In the 20th century, the British Empire went through a similar process. It had a large positive international investment position in 1914 but two world wars forced it to sell its overseas assets. By 1945, it was dependent on American loans to buy the imports it needed to feed its people. In 1956, Britain, in partnership with France and Israel, invaded the Suez Canal to take it back from Egypt. President Eisenhower objected to the use of force. In a historic phone call, he threatened to cancel the British loan. The British prime minister ordered his generals to turn around and retreat. Britain withdrew from Suez and the British Empire was effectively at an end.

One historian argued that Spain’s biggest failing was to ignore the production potential of its domestic economy.  “The massive wealth procured from America allowed the Spanish monarchs and minister to throw money at every problem that arose, but it gave the country no incentive to evolve its own internal economy.”[1]

This comment has eerie parallels to the modern U.S. We do not have access to silver and gold, but we enjoy capital inflows from the rest of the world which sustain a high volume of consumption and a huge trade deficit. The capital inflows are purchases of U.S. stocks and bonds by foreign investment firms, central banks, sovereign wealth funds, and other investors. These capital inflows raise the dollar to a level of overvaluation that makes our industry uncompetitive and reduces the profitability of family farming. The overvalued dollar makes our exports less competitive and allows foreign producers to sell at lower prices in our market, taking away market share from domestic producers.  Our manufacturing industry declines, prompting us to import more, creating a vicious cycle of deindustrialization and the loss of good, middle-class jobs. In agriculture, the overvalued dollar makes our exports of products like corn and soybeans less competitive compared to major competitors like Brazil, whose costs, denominated in local competitive currencies like the Brazilian real or the Argentine peso, are lower. So U.S. farmers get squeezed between high production costs and tougher competition in the global market.

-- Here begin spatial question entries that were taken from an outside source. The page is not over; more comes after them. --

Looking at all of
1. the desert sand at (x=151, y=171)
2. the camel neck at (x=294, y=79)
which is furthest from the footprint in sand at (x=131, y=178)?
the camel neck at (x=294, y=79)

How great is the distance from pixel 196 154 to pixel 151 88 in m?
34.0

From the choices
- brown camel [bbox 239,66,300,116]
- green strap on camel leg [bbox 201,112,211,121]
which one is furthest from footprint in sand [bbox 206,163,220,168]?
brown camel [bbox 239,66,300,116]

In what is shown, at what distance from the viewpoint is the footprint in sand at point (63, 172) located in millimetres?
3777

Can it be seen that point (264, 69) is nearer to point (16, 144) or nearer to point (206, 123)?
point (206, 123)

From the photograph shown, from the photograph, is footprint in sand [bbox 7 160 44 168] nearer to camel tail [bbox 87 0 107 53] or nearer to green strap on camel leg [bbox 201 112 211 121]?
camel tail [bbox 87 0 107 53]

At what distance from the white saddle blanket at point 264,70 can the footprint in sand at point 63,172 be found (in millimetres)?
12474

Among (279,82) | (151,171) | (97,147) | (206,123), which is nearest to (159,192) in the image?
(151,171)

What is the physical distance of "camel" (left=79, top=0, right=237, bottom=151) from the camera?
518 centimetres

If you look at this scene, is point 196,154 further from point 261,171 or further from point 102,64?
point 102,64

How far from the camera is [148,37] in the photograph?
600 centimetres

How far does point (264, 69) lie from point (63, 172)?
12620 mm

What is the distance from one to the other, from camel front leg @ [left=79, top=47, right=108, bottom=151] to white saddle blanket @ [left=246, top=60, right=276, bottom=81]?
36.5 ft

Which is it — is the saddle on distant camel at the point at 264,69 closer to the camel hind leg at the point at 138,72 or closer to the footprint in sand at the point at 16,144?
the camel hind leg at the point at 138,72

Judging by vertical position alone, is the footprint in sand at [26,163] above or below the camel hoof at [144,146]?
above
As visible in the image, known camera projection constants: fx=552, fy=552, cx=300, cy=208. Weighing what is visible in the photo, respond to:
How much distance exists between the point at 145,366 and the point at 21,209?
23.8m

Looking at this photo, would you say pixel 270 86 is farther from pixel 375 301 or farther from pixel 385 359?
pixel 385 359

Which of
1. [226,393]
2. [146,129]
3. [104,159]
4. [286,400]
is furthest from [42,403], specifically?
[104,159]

Other effects of persistent deficits and a negative NIIP include the dependence on foreign imports for vital goods including pharmaceuticals, components that go into weapon systems, and the everyday items used in hospitals like masks and gowns, that can suddenly be hard to find when a pandemic strikes. All of these dependencies add up to a grave danger to our national security.

The solution is to prioritize eliminating our trade deficit, move the dollar to a competitive level, and invest in manufacturing industry at home, including plant and equipment and employee training. If we begin to invest and turn around the deficit, we will see a rise in production at home, more middle-class jobs, more training of employees to staff these jobs. In short, we can turn the vicious cycle into a virtuous cycle.

Until we do this, the NIIP will continue to grow. It is a ticking time bomb.

[1] Lundqvist, Tobias, “The Decline of Spain,” 2017. See here.